本契約
――それでもまだ、少し躊躇うように、彼の吐息が首筋の辺りで迷うように真弓の肌を撫で上げていく。
そのくすぐったさに、思わず変な声を上げそうになって、真弓は慌てて息を止めた。
戸惑いがちに触れる、体温。柔らかく、湿った感触。
今度は吐息だけでなく彼の唇が直接、ことさらゆっくりと肌をなぞっていく。
何度も何度も執拗に、肩の半ば辺りから耳元、そのすぐ下、顎の付け根辺りまでを往復するその間にも、彼の吐息が肌に触れる。
しかもそれが、だんだんと荒くなっていくのを、文字通り肌で感じる。
止めた呼吸が保たなくなって、真弓が思わず息を漏らした――その時、ようやくその動きがある一点で止まった。
そこ、その一点に、これまで触れていたものよりさらに湿った感触が、新たに肌に触れ、何度も何度も、まるで食むように吸い付かれる。
「……!?」
単純に、牙でガブリと食いつかれ、血を吸われる……と、その程度にしか想像できて居なかった真弓の脳はあっという間にその許容量をオーバーし、真弓は声にならない悲鳴を脳裏に響かせた。
だが、決定的に許容量がパンクし、真弓の意識が暗転するその前に、ある意味ようやくとすら思えるタイミングで、その感触が肌に触れた。
2本の、固く鋭い物。――彼の牙が、肌に押し当てられる。
――躊躇いは、無かった。
それが触れた、と、真弓のふやけた頭がまともにそれを認識する頃にはもう、その柔な肌はあっけなく破られ、2本の牙が肌の下へと埋め込まれていた。
「――ッ!」
ブツリと牙が肌を破る音が、やけにはっきりと聞こえた瞬間、鋭く熱い痛みが真弓を襲った。
その痛みに思わず、息を呑む。
皮膚の下の血管に届くまで、深々と打ち込まれた2本の牙が血管を破る。
そこからじわじわと滲んでくる血を、強く吸い上げ、飲み込む。
それは――それこそ、真弓が想定していた事……の、はずなのだが――
傷口をいたぶられる鈍い痛み。
耳のすぐ傍で鼓膜を刺激し続ける、彼の唇や舌が立てる僅かな水音と、時折漏れる吐息のくすぐったさ。
頬に触れる彼の髪。身体に感じる彼の体温。
そのリアルさは、まったくもって想定外で、真弓の想像の範疇を完全にオーバーしていた。

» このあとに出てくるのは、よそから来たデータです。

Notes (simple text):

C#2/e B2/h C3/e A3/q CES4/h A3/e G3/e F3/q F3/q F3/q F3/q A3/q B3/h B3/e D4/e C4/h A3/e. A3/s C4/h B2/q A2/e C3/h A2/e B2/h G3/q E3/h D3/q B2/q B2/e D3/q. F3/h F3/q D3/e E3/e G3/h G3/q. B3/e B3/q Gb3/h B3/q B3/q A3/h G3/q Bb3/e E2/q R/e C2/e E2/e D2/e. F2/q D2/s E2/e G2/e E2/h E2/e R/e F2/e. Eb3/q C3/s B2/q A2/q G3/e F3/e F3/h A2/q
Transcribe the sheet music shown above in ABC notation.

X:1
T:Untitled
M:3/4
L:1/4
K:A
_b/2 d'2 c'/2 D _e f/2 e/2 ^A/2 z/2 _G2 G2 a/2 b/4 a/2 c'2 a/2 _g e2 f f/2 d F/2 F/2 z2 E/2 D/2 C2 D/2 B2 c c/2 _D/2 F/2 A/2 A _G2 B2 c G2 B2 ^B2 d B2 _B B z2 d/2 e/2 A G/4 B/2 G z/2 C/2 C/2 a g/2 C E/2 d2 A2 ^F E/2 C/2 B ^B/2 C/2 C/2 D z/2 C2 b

とにかく、恥ずかしくてたまらなくて、真弓の頭と心臓は混乱の極みにあったが、それでも、それを“嫌”だとはこれっぽっちも思わなかった。
と、いうか……気のせいだろうか、なんだかむしろ気持ちよくなってきたような……?
だが、幸いと言うべきか――。
静かにゆっくり止めていた息を吐き出しながら、なんとか暴れる心臓を宥めにかかろうとした真弓をよそに、梓馬が傷口から牙を引き抜いた。
まだ少し荒い呼吸を繰り返しながら、梓馬は今度は自らの手首に牙を立て、すすり上げた血を口に含んだまま、その唇を真弓のそれと重ねた。
先ほどの飴玉にも似た、塩っぽい鉄錆の味がどろりと舌に落ちる。
どろりと舌を伝っていくそれを、真弓がこくりと確かに飲み下したのを見届けた梓馬が、厳かに告げた。
「……これで、本契約はなされた。あとは組織に書類を提出すれば、お前は「チーム槐」の正式な一員となる。――が……」
梓馬は手で真弓の視界を塞いで言った。
「今は、少し休め」
「ほんならわい、書類一式支度して来ますわ!」
うきうきと棗が梓馬の頭を蹴って、ふわりと宙を舞った。
気づけば、いつの間にか辺りに元の喧騒が戻って来ている。